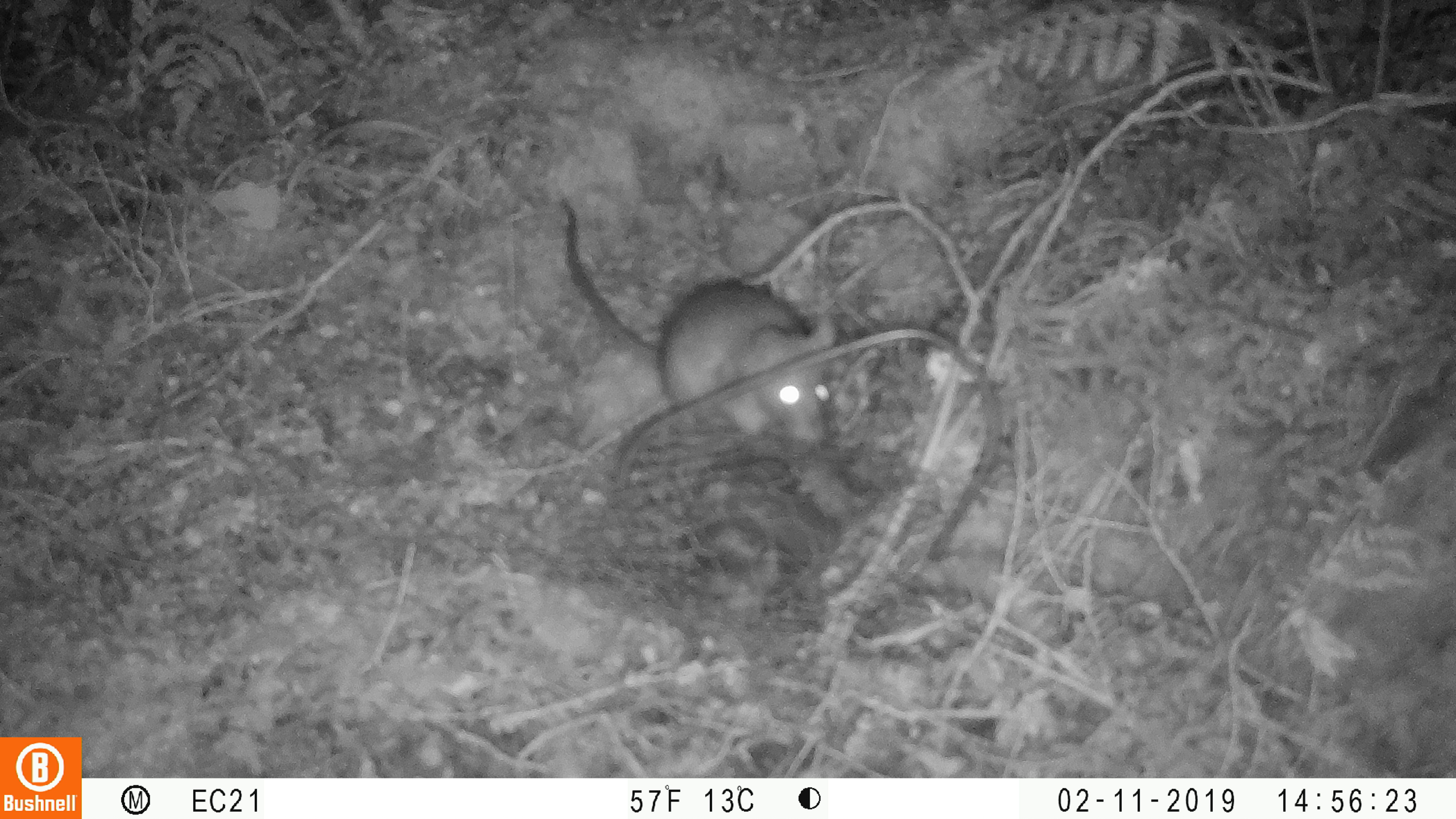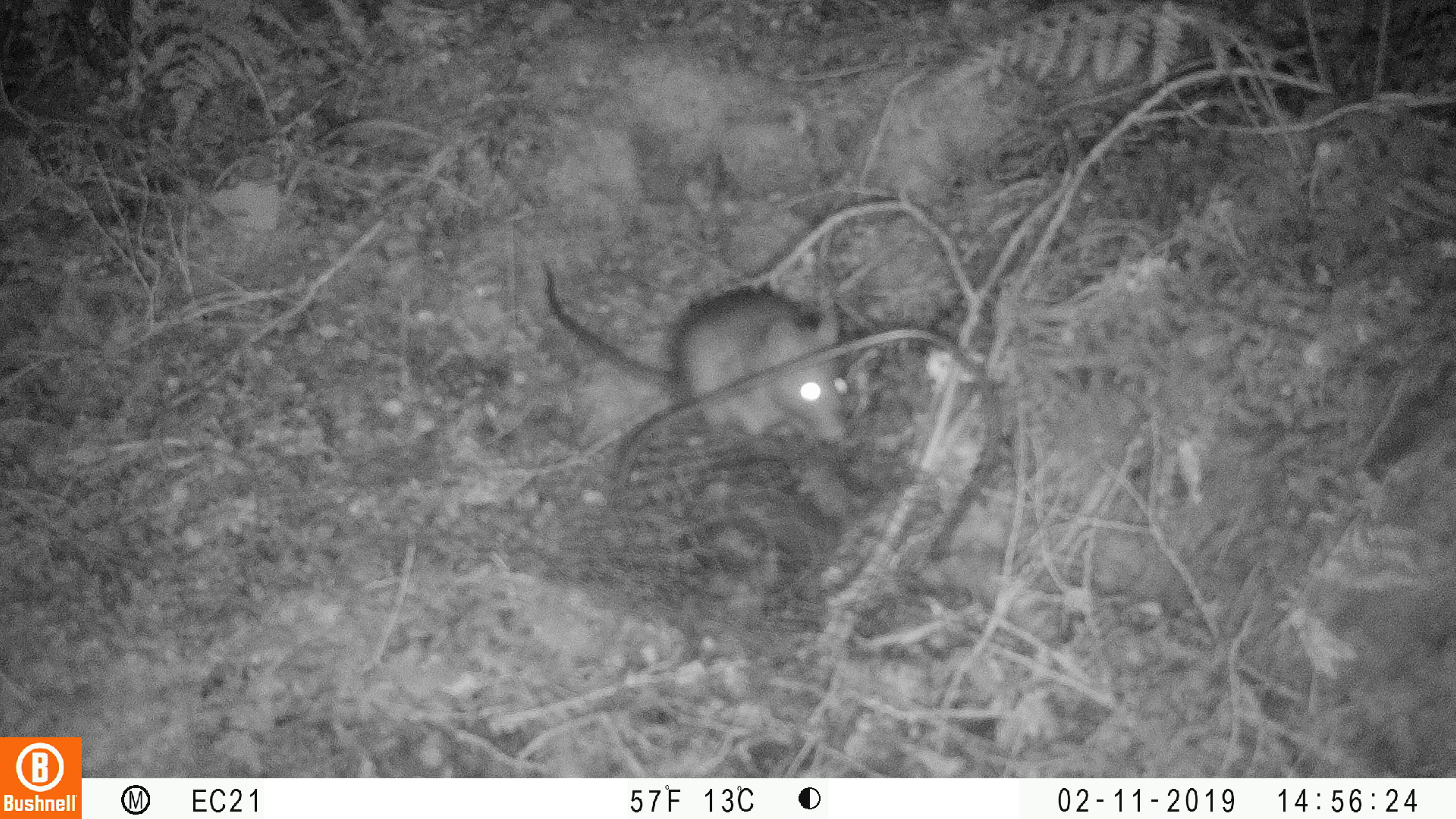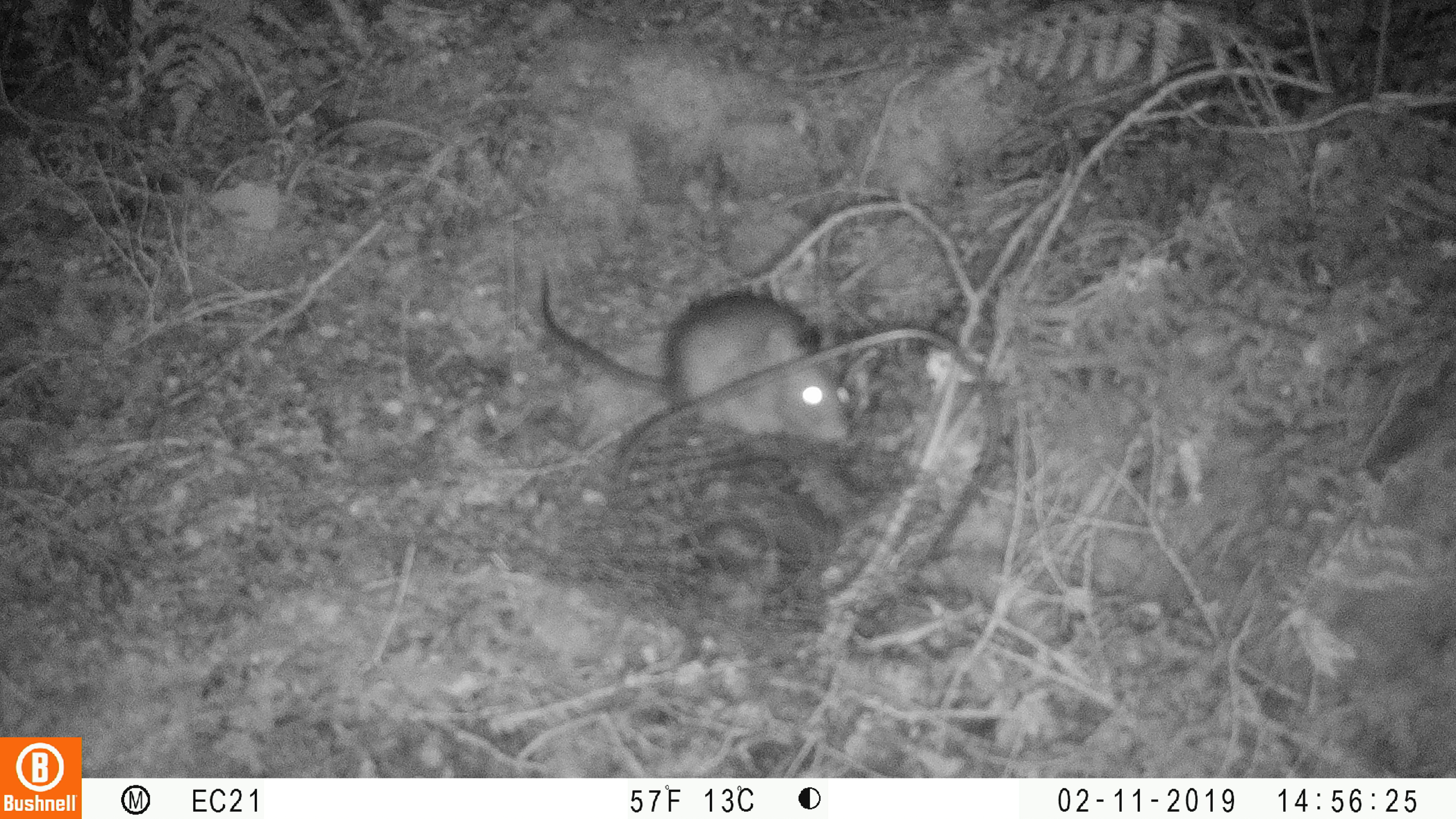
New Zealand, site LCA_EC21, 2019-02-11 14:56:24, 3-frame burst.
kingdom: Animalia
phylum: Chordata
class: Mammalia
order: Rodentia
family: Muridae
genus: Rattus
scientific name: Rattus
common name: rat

#####

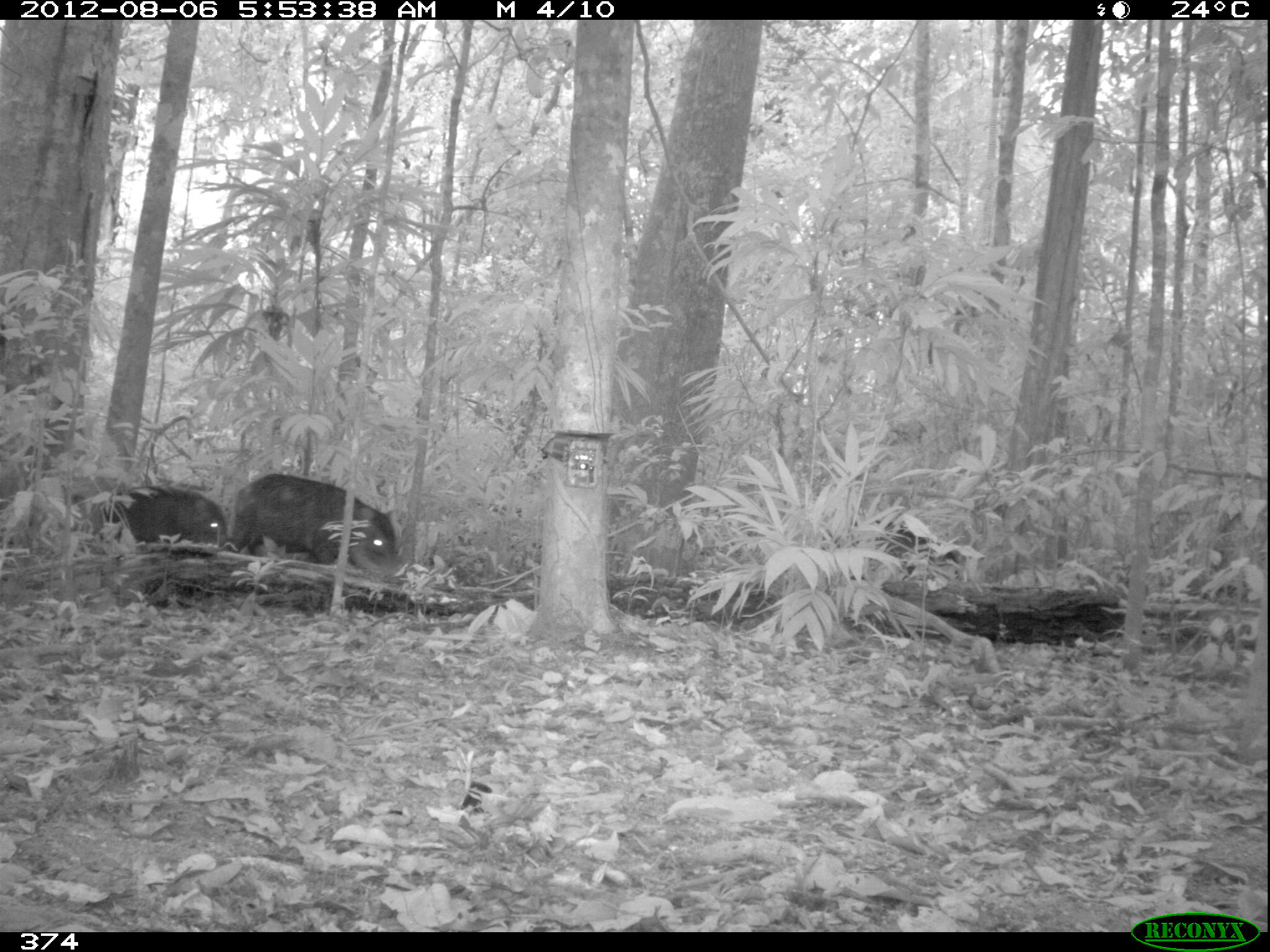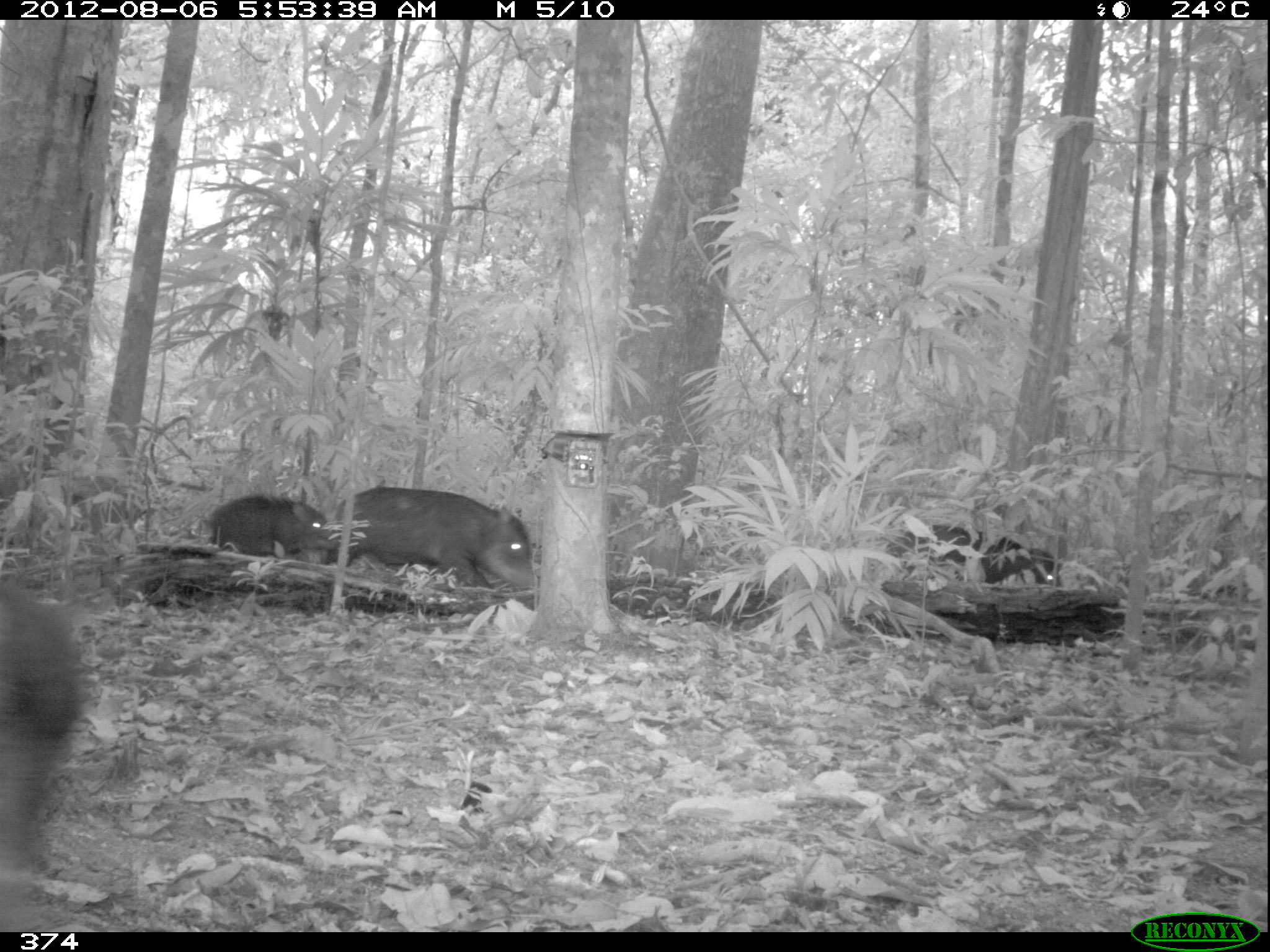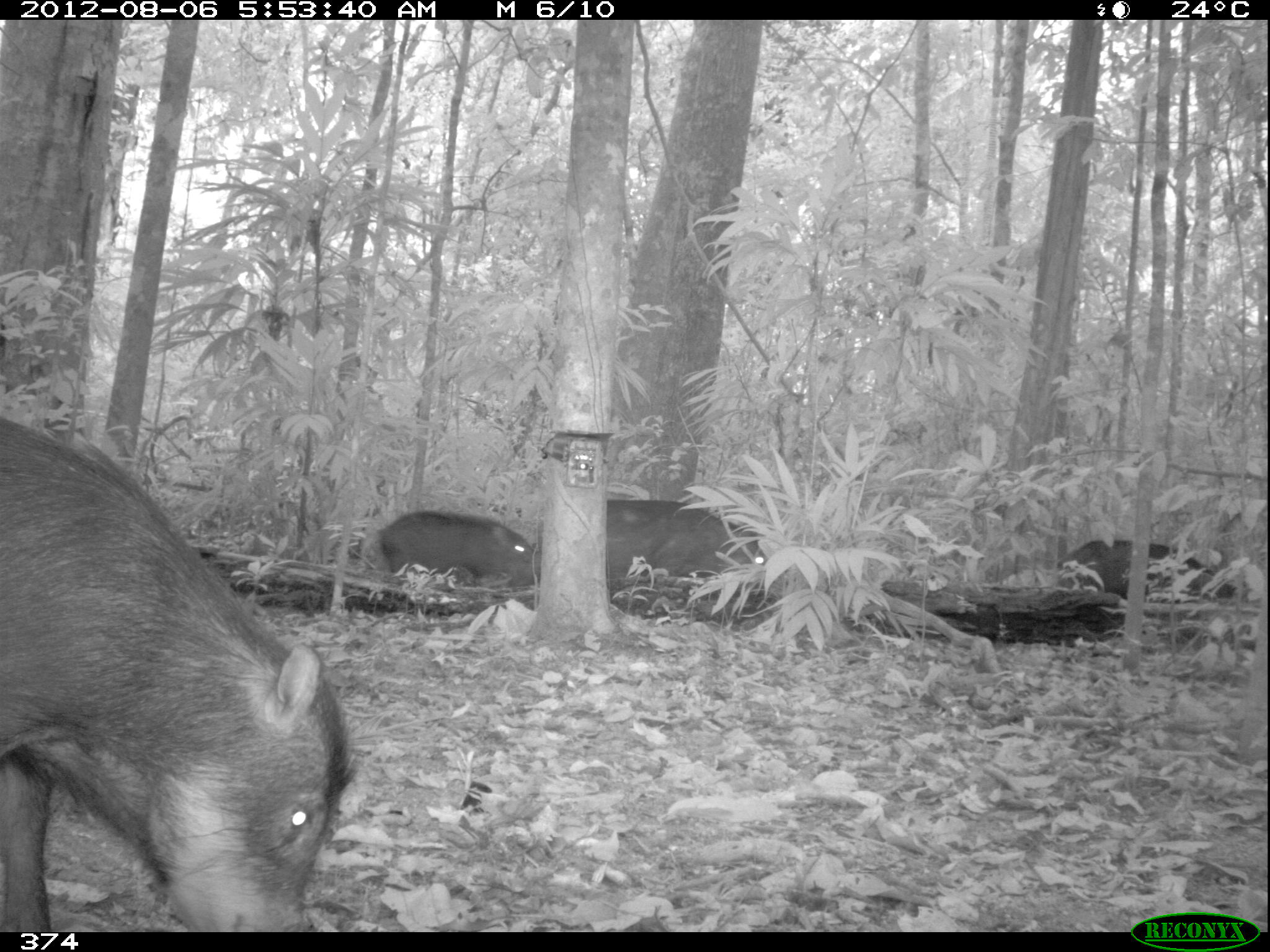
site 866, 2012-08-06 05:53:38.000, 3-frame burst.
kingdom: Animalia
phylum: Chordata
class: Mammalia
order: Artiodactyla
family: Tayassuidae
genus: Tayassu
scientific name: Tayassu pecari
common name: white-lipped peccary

#####

# Activity:
Output, from the data above, the lines from the line with "New Zealand, site" to the line with "common name: rat" exactly as they stand, both ends included and nothing else.

# Solution:
New Zealand, site LCA_EC21, 2019-02-11 14:56:24, 3-frame burst.
kingdom: Animalia
phylum: Chordata
class: Mammalia
order: Rodentia
family: Muridae
genus: Rattus
scientific name: Rattus
common name: rat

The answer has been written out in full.